Security researchers have discovered computer code on the website of Chinese AI company DeepSeek, whose chatbot recently became the most downloaded app in the US, that could potentially send user login information to China Mobile, a state-owned telecommunications company barred from operating in the United States. The code, found within the chatbot’s web login page, connects to infrastructure owned by China Mobile and appears to be part of the account creation and login process. The code linking DeepSeek to one of China Mobile was first discovered by Feroot Security, a Canadian cybersecurity company, which shared its findings with news agency The Associated Press (AP).
This discovery is said to raise significant national security concerns for US officials, particularly given the increasing use of sensitive data in generative AI systems. Experts warn that this connection could expose personal and proprietary information, representing a potential intelligence goldmine for China. The implications are reportedly considered even greater than those associated with TikTok, as the information shared with AI systems often includes highly personal and sensitive business data.
Ban on China Mobile
The US Federal Communications Commission unanimously denied China Mobile authority to operate in the United States in 2019, citing “substantial” national security concerns about links between the company and the Chinese state. In 2021, the Biden administration also issued sanctions limiting the ability of Americans to invest in China Mobile after the Pentagon linked it to the Chinese military.
Feroot Security’s findings were reportedly verified by two academic cybersecurity experts who confirmed the presence of China Mobile code within DeepSeek’s login system. While testing in North America did not reveal data transfer to China Mobile, researchers could not rule out the possibility of such transfers for some users or under certain conditions. The analysis focused solely on the web version of DeepSeek; the mobile app, a top download on both Apple and Google app stores, was not analyzed.
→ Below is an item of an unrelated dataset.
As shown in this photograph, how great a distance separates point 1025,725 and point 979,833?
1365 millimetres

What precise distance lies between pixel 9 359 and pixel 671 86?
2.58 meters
“DeepSeek more dangerous than TikTok”
Experts like Ivan Tsarynny, CEO of Feroot, expressed disbelief that such a connection could be accidental, highlighting the numerous unusual aspects of the code. Stewart Baker, a former Department of Homeland Security and NSA official, emphasized that DeepSeek raises even greater concerns than TikTok, given the potentially more sensitive nature of the information involved. The code analysis suggests DeepSeek’s login process may capture detailed device information, a common practice for security and verification purposes. However, the link to China Mobile raises questions about how this information might be used.